Una parte imprescindible es aprender que las emociones son indicadores de necesidades: el miedo nos motiva a protegernos, la rabia nos orienta a defendernos, la tristeza es una llamada de ayuda, la alegría es la ilusión que nos mueve a hacer cosas, la culpa nos ayuda a aprender de nuestros errores y la vergüenza nos hace adaptarnos a la situación en la que estamos (González, 2017). Una vez hayamos logrado escuchar y atender esas necesidades sin reprimirlas, habremos dado un paso agigantado en el camino hacia la reconstrucción de uno mismo.
De tal modo, los primeros pasos para reescribir la historia de la persona de una manera integrada deben de pasar por asegurar una base sólida sobre la que poder construir. El comenzar a cuidarse a uno mismo, atender a las necesidades que señalan las emociones, así como aprender a que no nos desborden las mismas, son pasos fundamentales, ya no solo de los casos de pacientes con sintomatología disociativa u otros síntomas psicológicos, sino que son requisitos básicos para el bienestar de cualquier persona.
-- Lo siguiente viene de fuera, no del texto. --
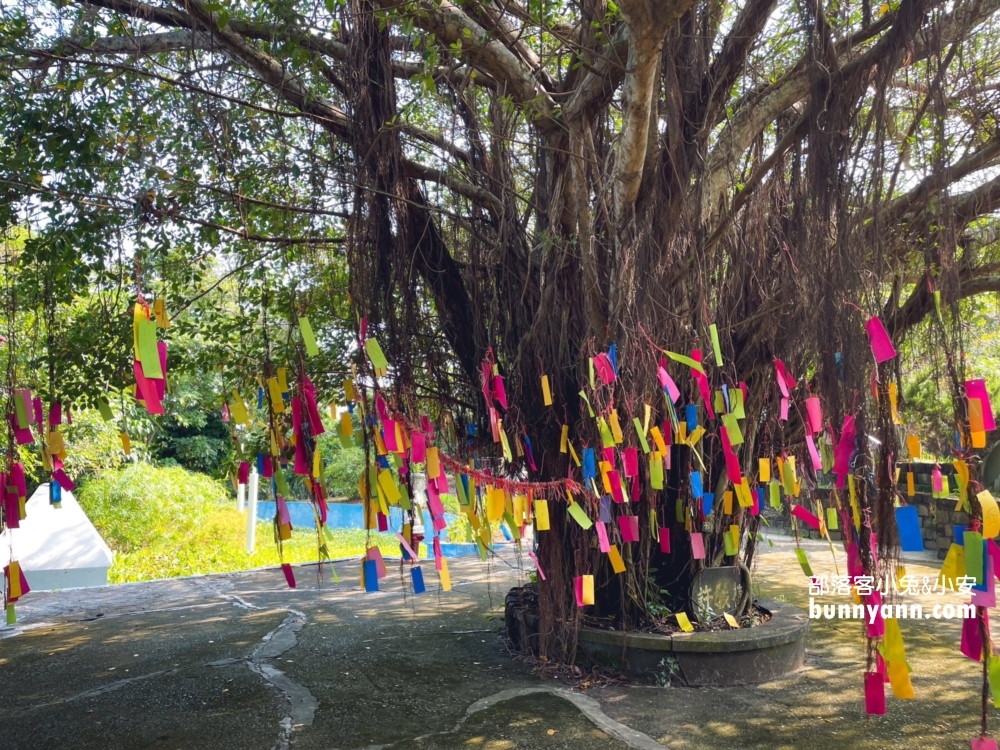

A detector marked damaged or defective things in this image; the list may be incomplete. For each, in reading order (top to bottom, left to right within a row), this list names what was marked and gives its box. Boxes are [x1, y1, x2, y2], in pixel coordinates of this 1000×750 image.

crack in concrete [360, 688, 664, 750]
Esta relación entre trauma y disociación debe de entenderse como un extremo dentro de un continuo. No sólo las personas que han atravesado una situación traumática son solo las que reprimen sus emociones o intentan ocultar parte de sí mismos con las que no se identifican. Nos podemos encontrar ejemplos en la vida cotidiana que nos resultarán familiares como subir la música para no pensar cuando estamos tristes, sonreír para no preocupar a los demás, cargarnos de trabajo cuando hay algo que nos preocupa para mantenernos ocupados… Por todo ello, desde aquí se anima al lector a escucharse, a concederse momentos para sentir y atender a esas necesidades. Al mirar hacia uno mismo podremos descubrir un paisaje precioso.
Referencias:
Asociación Estadounidense de Psiquiatría. (2014). Manual diagnóstico y estadístico de los trastornos mentales (DSM-5) (5a). American Psychiatric Publishing.
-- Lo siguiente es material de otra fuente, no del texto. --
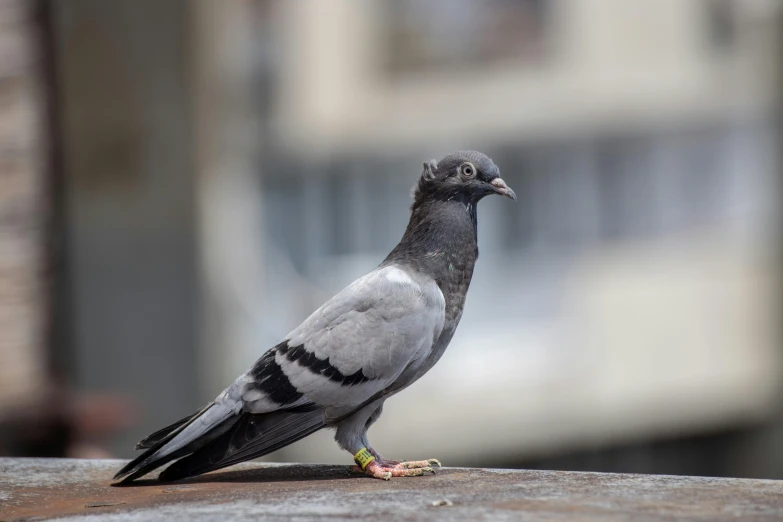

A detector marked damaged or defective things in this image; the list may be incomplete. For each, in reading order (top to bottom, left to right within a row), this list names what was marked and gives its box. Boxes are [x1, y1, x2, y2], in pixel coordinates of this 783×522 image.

Fairbairn, W. (1952). Psychoanalytic Studies of the Personality. London. Tavistock/Routledge) 1952. https://opus4.kobv.de/opus4-Fromm/frontdoor/index/index/docId/27741
González, A. (2015). Disociación Y Trauma. Complejo Hospitalario Universitario de La Coruña, 1–17. https://trastornosdisociativos.files.wordpress.com/2012/10/trauma-y-disociacion-cadernos-psicoloxia.pdf
González, A. (2017). No soy yo. Entendiendo el trauma complejo, el apego y la disociación. Una guía para pacientes, familiares y terapeutas.
González, A. (2017). No soy yo. Entendiendo el trauma complejo, el apego y la disociación. Una guía para pacientes, familiares y terapeutas.